When Off-the-Field Exploits Make Major News
|OJ arrested Sept 16-21 2007||13.5|
|Mitchell report Dec 9-14 2007||7.1|
|Woods affair Nov 30-Dec 6 2009||6.4|
|Clemens hearing Feb 11-17 2008||5.1|
|Vick guilty plea Aug 19-24 2007||3.7|
|Bonds perjury Nov 11-16 2007||3.1|
3rd – Rank of the Tiger Woods saga among most-covered sports scandals
For golf great Tiger Woods, an automobile accident in the early morning hours the day after Thanksgiving triggered an almost unimaginable chain of events. In the past few weeks, media reports have linked Woods to about a dozen women—including a reality show personality, a Playboy model, and an adult film actress.
From November 30-December 6, 2009, the mushrooming Woods story filled 6.4% of the newshole, making it the No. 3 sports scandal in weekly coverage since the PEJ began the News Coverage Index in January 2007. And to some degree, that understates the level of attention Woods has received, since the Index tracks the mainstream press and not tabloid or celebrity-oriented media outlets. (The week of December 7-13, the story slipped to 2.8% of the newshole but was still the No. 10 story.)
But the Woods saga was no match for the coverage generated by ex-football star O.J. Simpson. On September 16, 2007 Simpson was arrested for armed robbery and kidnapping during an attempt to reclaim sports memorabilia at a Las Vegas hotel, a crime of which he was convicted. That story accounted for 13.5% of the newshole from September 16-21, 2007, marking the single biggest week of coverage for any sports-related scandal.
The-next-biggest story was the release of the so-called Mitchell Report, a 400-page investigation into of the use of illegal performance-enhancing substances in major league baseball that identified 89 players who allegedly used those substances. That event filled 7.1% of the newshole from December 9-14, 2007.

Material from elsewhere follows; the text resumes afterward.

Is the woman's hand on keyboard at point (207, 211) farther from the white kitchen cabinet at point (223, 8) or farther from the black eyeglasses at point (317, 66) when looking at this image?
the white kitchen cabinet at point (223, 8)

Two other steroid-related stories registered among the top sports scandals in the past three years. When retired pitching great Roger Clemens went before Congress and denied using performance enhancing drugs, that story accounted for 5.1% of the coverage from February 11-17, 2008. And the November 15, 2007 indictment of home run king Barry Bonds for perjury before a grand jury investigating steroid use filled 3.1% of the newshole from November 11-16, 2007.
The fifth-biggest sports scandal was NFL quarterback Michael Vick’s guilty plea to dog fighting charges on August 20, 2007, a crime for which he spent 19 months in prison. Coverage of Vick, who has now embarked on a comeback with the Philadelphia Eagles, filled 3.7% of the overall newshole from August 19-24, 2007.